Still, if Vinson rules in the states’ favor, it would even the scorecard thus far: Two federal district court judges have upheld the law, and the judge in Virginia was the first to invalidate part of it.
Vinson, a Republican appointee, rejected all but one of the Obama administration’s constitutional justifications for the insurance requirement in an October ruling. Thursday’s hearing was limited to the remaining question of whether Congress’s constitutional authority to regulate activities affecting interstate commerce and enact laws “necessary and proper” for carrying out that power applies.
The states – joined in the suit by two individuals and the National Federation of Independent Business, which represents small companies – claimed that a refusal to buy health insurance is not an economic activity, and thus lies outside the Constitution’s commerce clause.
The administration countered that this claim of inactivity is an illusion. Because virtually everyone will need health care at some point, deciding whether to obtain insurance amounts to making an economic decision about how to pay for care and has a substantial aggregate effect on the health insurance market that Congress has the constitutional power to regulate.
During Thursday’s hearing, Vinson repeatedly pushed back on this point.
“In the broadest sense every decision we make is economic. The decision to marry. The decision to keep a job or not has an economic effect,” he said. “If [the federal government] decided everybody needs to eat broccoli because broccoli makes us healthy, they could mandate that everybody has to eat broccoli each week?”
Vinson also questioned the notion that a person who chooses not to buy insurance will necessarily be unable to pay for his or her health care. He himself was uninsured, Vinson said, when one of his children was born, and he paid the entire bill.
“I think it worked out to be $100 a pound,” he said.
“Not everyone who is uninsured fails to pay,” conceded Deputy Assistant Attorney General Ian Heath Gershengorn, representing the administration. “But what Congress found is that, as a class, the uninsured consume care they cannot meet the costs for, and they impose those costs on the rest of us.”

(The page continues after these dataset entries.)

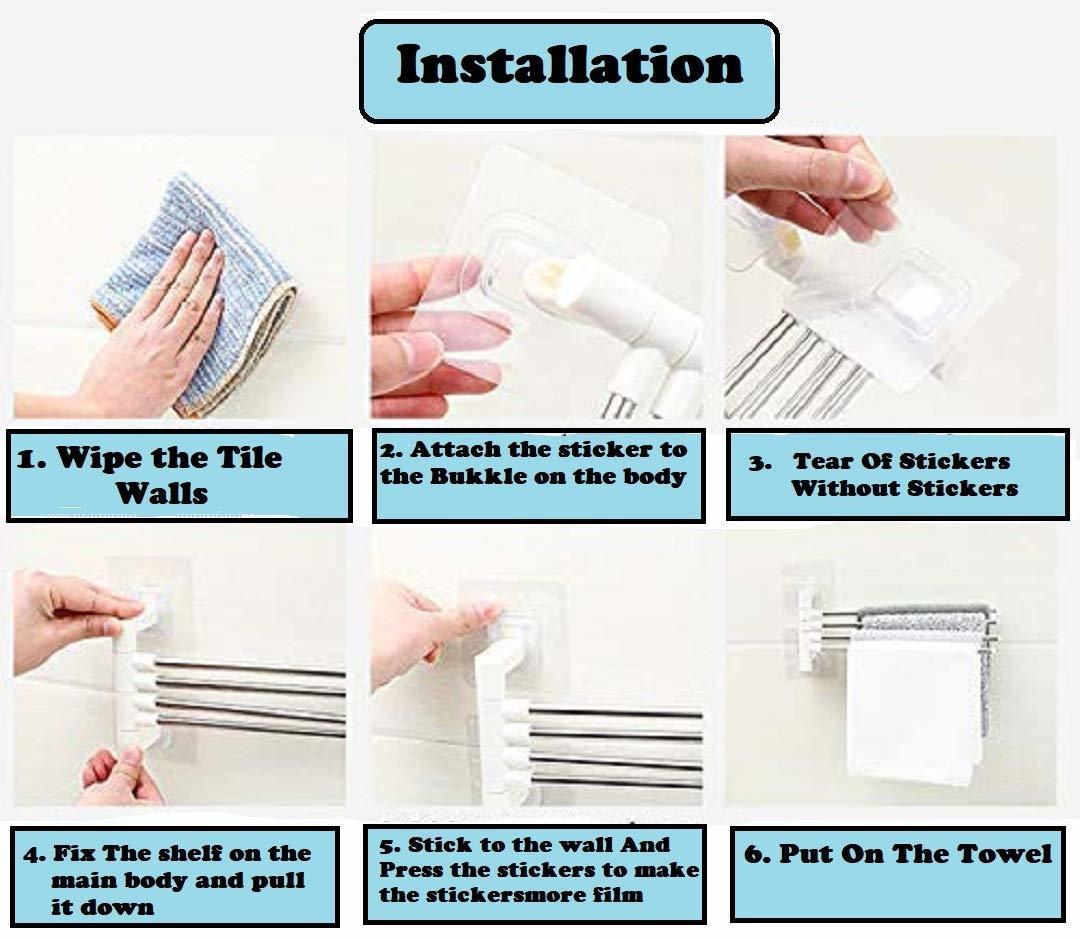 Installation

1. Wipe the Tile Walls

2. Attach the sticker to the Bukkle on the body

3. Tear Of Stickers Without Stickers

4. Fix The shelf on the main body and pull it down

5. Stick to the wall And Press the stickers to make the stickersmore film

6. Put On The Towel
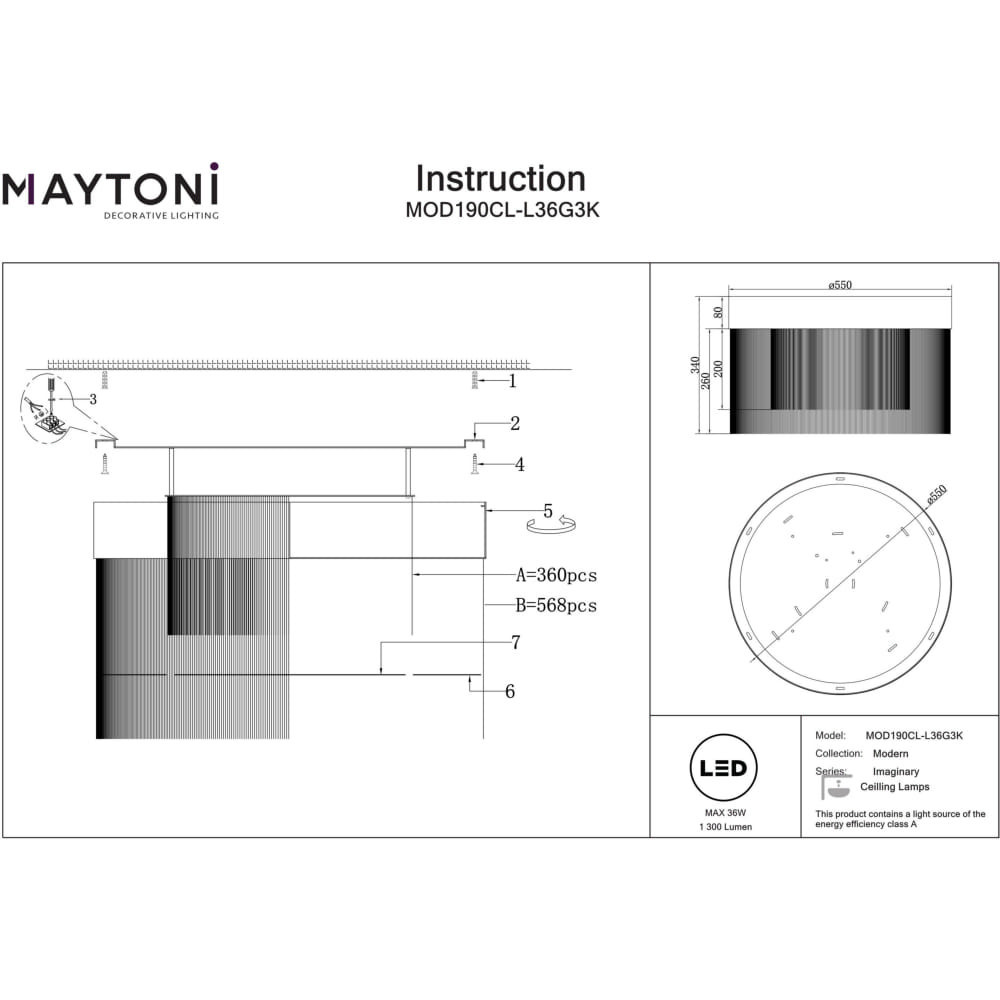 MAYTONI
DECORATIVE LIGHTING

Instruction
MOD190CL-L36G3K

1
2
3
4
5
A=360pcs
B=568pcs
7
6

ø550
80
340
260
200

ø550

LED
MAX 36W
1 300 Lumen

Model: MOD190CL-L36G3K
Collection: Modern
Series: Imaginary
Ceilling Lamps
This product contains a light source of the energy efficiency class A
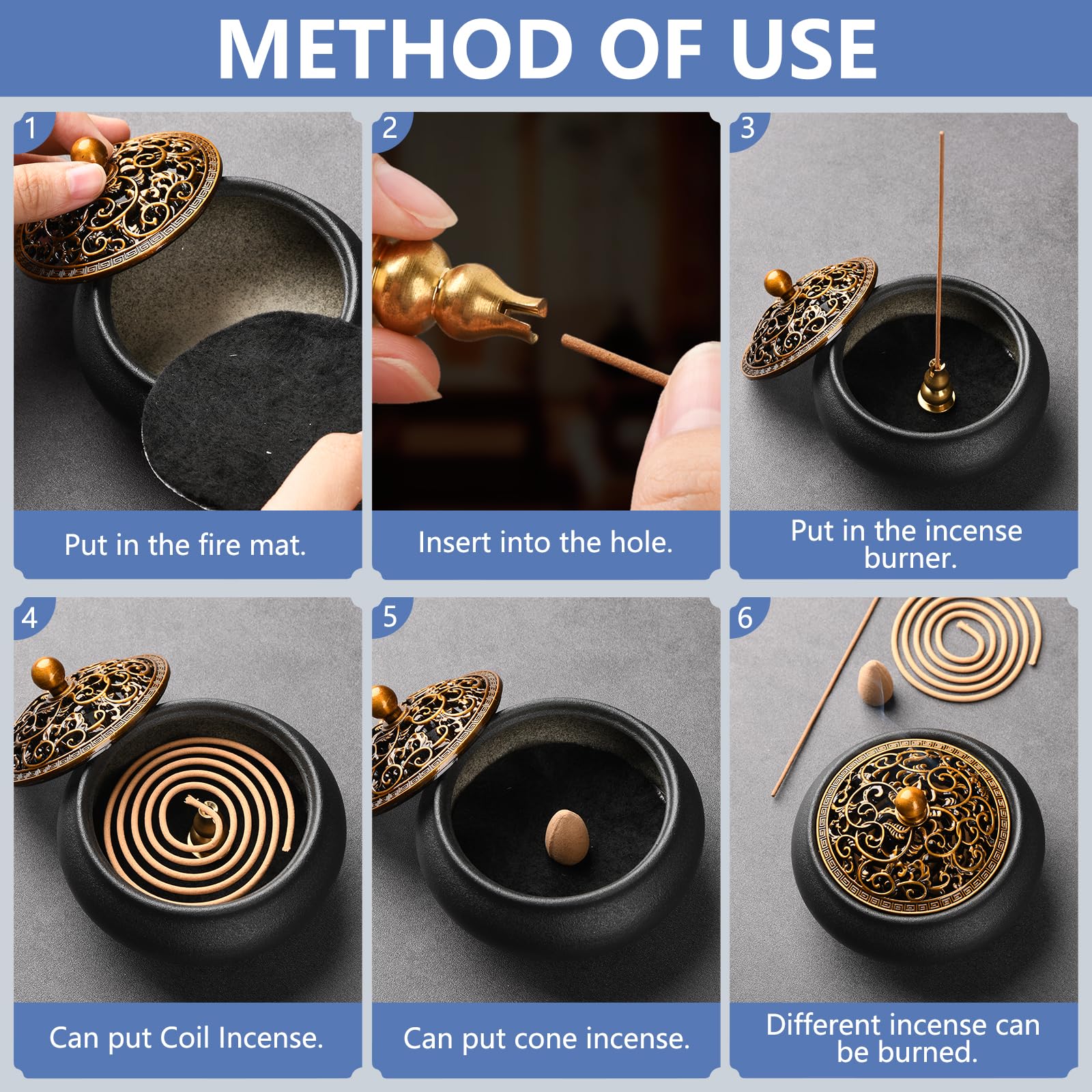 METHOD OF USE

1

Put in the fire mat.

2

Insert into the hole.

3

Put in the incense burner.

4

Can put Coil Incense.

5

Can put cone incense.

6

Different incense can be burned.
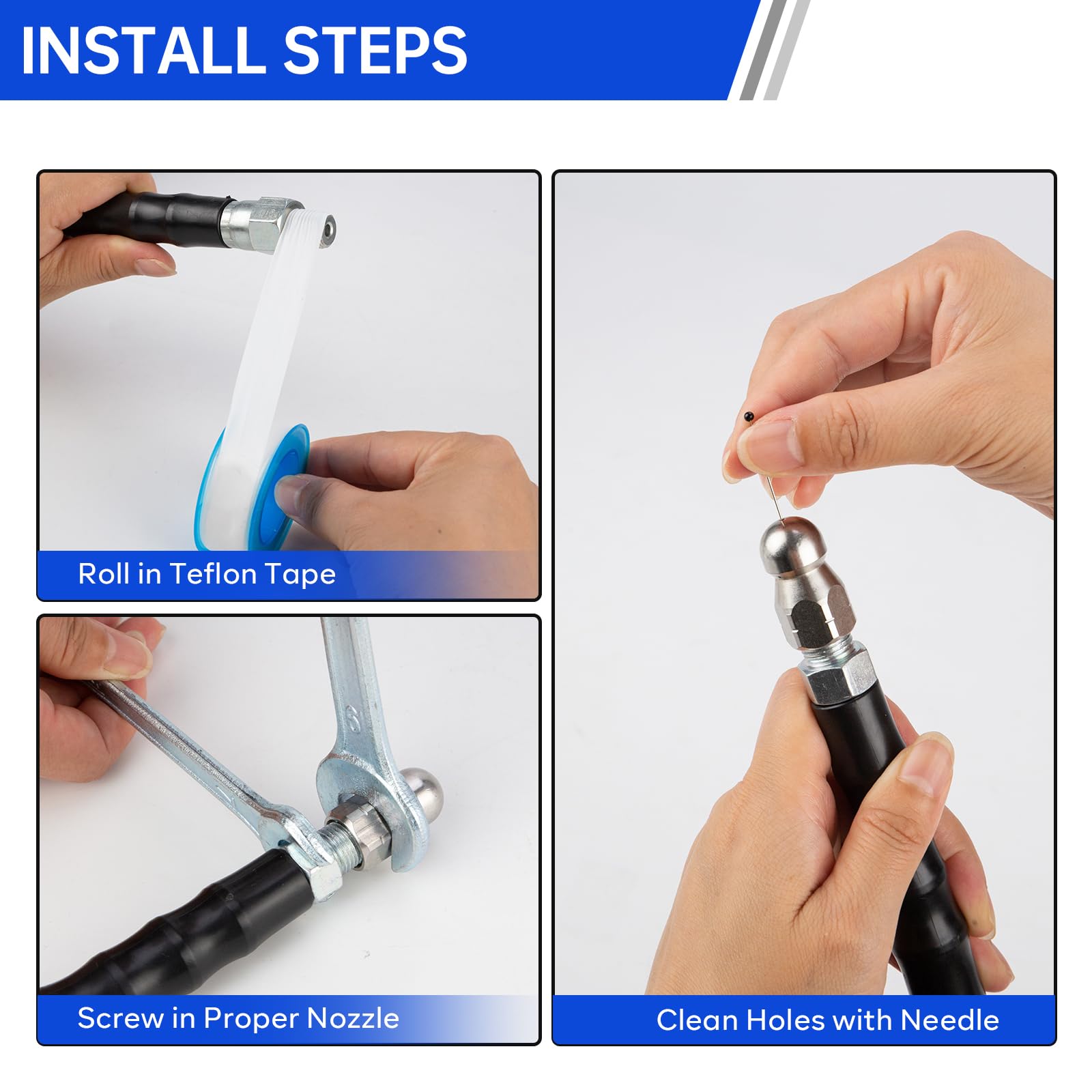 INSTALL STEPS

Roll in Teflon Tape

Screw in Proper Nozzle

Clean Holes with Needle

Vinson appeared unconvinced, remarking soon after that, “it would be a great leap for the Supreme Court to say that a decision to buy or not to buy is an activity. That would be a giant expansion of the commerce clause.”
On the case’s second issue, the constitutionality of expanding Medicaid, the judge sounded less sympathetic to the plaintiffs. The law says that, starting in 2014, Americans with incomes up to 133 percent of the poverty level will qualify for the program, a higher eligibility level than most states use now. For the first few years, federal money will cover all of that expansion, but eventually states will have to pay 10 percent of the cost.
Lawyers for the states and the administration sparred over whether this would impose a crushing burden on state budgets. But as a legal matter, Vinson primarily focused on the states’ argument that though Medicaid is a voluntary program the downside of pulling out is so large that the states can’t afford to do so. Therefore expanding the program’s costs to them amounts to a violation of state sovereignty.
Noting that officials in Texas have considered pulling out of Medicaid, Vinson pressed Blaine H. Winship, an assistant Florida attorney general representing the states on whether they really are bound to participate.
“Isn’t it still voluntary?” the judge asked several times.
In addition to Florida, the states party to the suit are South Carolina, Nebraska, Texas, Utah, Louisiana, Alabama, Michigan, Colorado, Pennsylvania, Washington, Idaho, South Dakota, Indiana, North Dakota, Mississippi, Arizona, Nevada, Georgia and Alaska.